Pero Esparta tuvo que pagar un precio muy alto por la adquisición de tierras y riqueza debida a la conquista de Mesenia. Los vecinos del norte y del este, los arcadios y los argivos, estaban atemorizados, y los mesenios, por su parte, acechaban continuamente la oportunidad de recuperar su libertad perdida. Esa oportunidad para la sublevación se presentó cuando Esparta, en el 669 a. C., sufrió una sensible derrota frente a Argos. Esta revuelta ha pasado a la historia como II Guerra Mesenia. A duras penas podemos reconstruir la fecha, la duración y el desarrollo de esta guerra.
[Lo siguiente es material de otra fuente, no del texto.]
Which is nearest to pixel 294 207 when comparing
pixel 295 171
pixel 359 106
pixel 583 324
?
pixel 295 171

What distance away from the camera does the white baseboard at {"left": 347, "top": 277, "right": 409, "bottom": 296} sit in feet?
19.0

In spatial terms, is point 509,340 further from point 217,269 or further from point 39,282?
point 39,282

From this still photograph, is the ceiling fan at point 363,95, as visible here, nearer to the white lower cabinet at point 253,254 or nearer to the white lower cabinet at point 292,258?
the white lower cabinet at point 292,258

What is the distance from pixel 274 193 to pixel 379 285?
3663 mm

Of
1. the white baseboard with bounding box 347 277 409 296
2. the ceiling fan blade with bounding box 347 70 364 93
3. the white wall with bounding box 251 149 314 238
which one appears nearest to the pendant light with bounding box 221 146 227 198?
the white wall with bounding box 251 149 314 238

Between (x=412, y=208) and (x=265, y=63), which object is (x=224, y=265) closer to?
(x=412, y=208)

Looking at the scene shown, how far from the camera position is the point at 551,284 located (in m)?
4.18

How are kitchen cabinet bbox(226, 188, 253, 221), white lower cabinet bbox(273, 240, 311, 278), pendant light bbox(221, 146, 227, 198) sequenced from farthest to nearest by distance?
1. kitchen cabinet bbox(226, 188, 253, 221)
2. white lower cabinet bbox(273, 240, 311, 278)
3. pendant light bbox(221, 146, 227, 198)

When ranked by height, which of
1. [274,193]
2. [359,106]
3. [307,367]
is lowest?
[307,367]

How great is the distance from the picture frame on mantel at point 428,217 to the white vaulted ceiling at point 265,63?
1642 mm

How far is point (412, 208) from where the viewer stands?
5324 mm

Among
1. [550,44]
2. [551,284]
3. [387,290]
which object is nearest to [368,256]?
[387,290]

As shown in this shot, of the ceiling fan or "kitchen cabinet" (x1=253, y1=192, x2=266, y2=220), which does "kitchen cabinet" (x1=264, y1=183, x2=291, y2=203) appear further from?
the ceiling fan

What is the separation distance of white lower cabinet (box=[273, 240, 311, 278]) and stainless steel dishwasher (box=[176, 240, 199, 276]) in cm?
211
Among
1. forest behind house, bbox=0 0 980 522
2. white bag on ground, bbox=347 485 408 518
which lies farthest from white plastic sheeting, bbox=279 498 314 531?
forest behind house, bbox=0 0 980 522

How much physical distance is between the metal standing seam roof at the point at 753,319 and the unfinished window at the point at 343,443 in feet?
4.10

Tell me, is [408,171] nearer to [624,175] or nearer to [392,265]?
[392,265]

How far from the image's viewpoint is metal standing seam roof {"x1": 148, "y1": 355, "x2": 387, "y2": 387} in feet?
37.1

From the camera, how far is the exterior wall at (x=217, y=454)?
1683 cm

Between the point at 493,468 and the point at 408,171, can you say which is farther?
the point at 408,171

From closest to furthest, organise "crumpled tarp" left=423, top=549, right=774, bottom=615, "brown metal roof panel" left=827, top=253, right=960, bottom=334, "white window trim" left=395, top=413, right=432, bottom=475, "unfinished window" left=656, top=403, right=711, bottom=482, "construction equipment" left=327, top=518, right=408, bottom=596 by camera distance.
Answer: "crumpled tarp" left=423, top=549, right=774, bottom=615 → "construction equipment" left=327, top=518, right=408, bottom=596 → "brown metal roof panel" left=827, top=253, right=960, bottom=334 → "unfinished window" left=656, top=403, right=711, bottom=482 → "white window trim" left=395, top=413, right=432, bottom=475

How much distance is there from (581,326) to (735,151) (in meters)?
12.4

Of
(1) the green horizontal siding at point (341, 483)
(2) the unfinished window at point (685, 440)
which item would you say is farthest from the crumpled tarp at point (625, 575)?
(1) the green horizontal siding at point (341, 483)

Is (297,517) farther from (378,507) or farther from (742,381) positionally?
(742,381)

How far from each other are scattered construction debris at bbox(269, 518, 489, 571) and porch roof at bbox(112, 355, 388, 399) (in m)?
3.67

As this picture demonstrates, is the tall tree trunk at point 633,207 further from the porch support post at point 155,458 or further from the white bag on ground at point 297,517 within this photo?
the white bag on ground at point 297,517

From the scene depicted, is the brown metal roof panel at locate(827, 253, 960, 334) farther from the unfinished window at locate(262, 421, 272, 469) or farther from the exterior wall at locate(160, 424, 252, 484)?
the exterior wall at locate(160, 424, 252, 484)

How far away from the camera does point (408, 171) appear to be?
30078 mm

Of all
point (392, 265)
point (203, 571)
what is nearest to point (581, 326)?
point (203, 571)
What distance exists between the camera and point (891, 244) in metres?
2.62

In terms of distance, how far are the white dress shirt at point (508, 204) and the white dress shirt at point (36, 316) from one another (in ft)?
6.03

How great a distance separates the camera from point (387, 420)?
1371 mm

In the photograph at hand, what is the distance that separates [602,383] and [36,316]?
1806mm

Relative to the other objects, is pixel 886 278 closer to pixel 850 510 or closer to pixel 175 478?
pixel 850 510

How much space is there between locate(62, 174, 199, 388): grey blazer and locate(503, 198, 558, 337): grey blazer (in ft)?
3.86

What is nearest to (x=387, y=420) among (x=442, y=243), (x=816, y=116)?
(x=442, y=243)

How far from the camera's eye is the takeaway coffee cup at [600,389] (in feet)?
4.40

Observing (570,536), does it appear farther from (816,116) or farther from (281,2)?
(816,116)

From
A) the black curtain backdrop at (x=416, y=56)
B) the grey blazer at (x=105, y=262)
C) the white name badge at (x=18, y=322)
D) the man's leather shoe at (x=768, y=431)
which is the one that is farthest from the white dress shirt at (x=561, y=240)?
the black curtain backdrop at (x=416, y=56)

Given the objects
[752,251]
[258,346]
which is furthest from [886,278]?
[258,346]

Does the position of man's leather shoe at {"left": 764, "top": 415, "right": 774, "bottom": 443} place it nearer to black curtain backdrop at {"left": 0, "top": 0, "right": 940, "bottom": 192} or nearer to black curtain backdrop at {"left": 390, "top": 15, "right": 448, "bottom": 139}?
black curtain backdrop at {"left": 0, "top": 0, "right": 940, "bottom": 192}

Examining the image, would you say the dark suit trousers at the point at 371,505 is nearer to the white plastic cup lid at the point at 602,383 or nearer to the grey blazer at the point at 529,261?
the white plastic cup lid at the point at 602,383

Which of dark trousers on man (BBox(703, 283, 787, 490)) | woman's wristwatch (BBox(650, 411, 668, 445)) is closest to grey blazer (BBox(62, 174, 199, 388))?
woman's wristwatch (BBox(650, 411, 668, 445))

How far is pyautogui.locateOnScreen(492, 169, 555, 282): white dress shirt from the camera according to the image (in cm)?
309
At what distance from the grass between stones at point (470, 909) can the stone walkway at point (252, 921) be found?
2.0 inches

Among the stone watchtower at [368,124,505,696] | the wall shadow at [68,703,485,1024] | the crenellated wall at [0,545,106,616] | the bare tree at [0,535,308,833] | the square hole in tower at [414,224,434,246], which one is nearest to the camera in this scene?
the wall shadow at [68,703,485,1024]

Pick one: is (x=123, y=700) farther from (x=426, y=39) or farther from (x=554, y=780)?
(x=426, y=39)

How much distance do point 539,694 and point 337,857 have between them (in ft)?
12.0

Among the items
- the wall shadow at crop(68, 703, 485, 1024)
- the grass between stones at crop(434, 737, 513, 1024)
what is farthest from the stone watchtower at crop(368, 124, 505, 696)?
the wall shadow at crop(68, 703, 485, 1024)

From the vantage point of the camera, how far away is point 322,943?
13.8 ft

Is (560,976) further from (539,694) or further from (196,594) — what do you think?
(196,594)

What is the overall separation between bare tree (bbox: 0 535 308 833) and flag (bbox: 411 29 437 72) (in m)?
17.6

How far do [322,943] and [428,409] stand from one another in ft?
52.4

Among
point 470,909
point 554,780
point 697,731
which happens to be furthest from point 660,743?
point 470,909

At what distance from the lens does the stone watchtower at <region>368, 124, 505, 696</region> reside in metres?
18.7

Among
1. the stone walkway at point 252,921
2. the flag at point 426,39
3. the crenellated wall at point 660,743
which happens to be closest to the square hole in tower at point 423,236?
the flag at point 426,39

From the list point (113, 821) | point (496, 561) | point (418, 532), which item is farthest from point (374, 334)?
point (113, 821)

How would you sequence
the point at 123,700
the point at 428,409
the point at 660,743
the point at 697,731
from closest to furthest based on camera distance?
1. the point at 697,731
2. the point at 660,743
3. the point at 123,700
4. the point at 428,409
Es probable que empezara poco antes del 669 Y terminara hacia finales de siglo. Fue una guerra sangrienta. A los espartanos su recuerdo les provocaba una especie de trauma. La amenaza que esta guerra supuso para Esparta y sus numerosas consecuencias solo encuentran un paralelismo en la importancia que tuvo la guerra de Aníbal para Roma, más de 400 años después. Al final, Esparta venció a los rebeldes y pudo reafirmar su supremacía sobre Mesenia. Más importantes aún fueron las consecuencias de la guerra para el orden interno de Esparta. Aristóteles nos cuenta que la guerra acarreó graves cargas sociales a la sociedad espartana y que se alzaron voces reclamando una reforma del suelo; dicho brevemente, que la ciudad de Esparta estaba en «desorden» (
Pol
. 1306b). No en vano Tirteo, contemporáneo de la guerra, escribió en Esparta un poema acerca del «buen orden» o
eunomia
. Eunomia era una palabra de moda que se utilizaba con frecuencia en muchas ciudades griegas. Expresaba el deseo de un orden que se basara en las leyes y que sustituyera al desorden y a las revueltas. También a Salón de Atenas se le pasó por la cabeza la idea de un orden legal cuando, a principios del siglo VI, tuvo que zanjar una profunda crisis en su ciudad natal como árbitro entre los ricos y los pobres. Que más tarde fuera ensalzado como fundador de la democracia es algo que no había entrado en sus cálculos ni en su imaginación. Este «desorden» en las ciudades de Grecia fue el que, a juicio de Salón y de otros legisladores, dio lugar a tiranos como los que hubo, por ejemplo, en Corinto en torno al 650 a. C.: la dinastía de tiranos de los Cipsélidas. Una tiranía era la soberanía de un solo individuo que asumía el poder en una ciudad-estado sin haber sido legitimado por la comunidad de ciudadanos ni por ningún otro medio. Esparta se salvó del peligro de una tiranía porque reordenó su Estado «salvaguardando el derecho vigente», como lo formulara Tirteo. Esta reorganización, la eunomía, se hizo necesaria por la crisis que sufrió el Estado en la II Guerra Mesenia, y consistía, por una parte, en concluir con la crisis social y, por otra, en que los reyes, la
gerusia
y la Asamblea Popular conservaran unas competencias claramente definidas y cooperaran en interés del Estado. También Solón en Atenas había intentado reforzar el Estado frente a los intereses individuales, pero por el momento había fracasado. En Esparta, en cambio, la eunomia tuvo éxito. De ese éxito dependía —eso se sabía en la ciudad— nada menos que la existencia del Estado.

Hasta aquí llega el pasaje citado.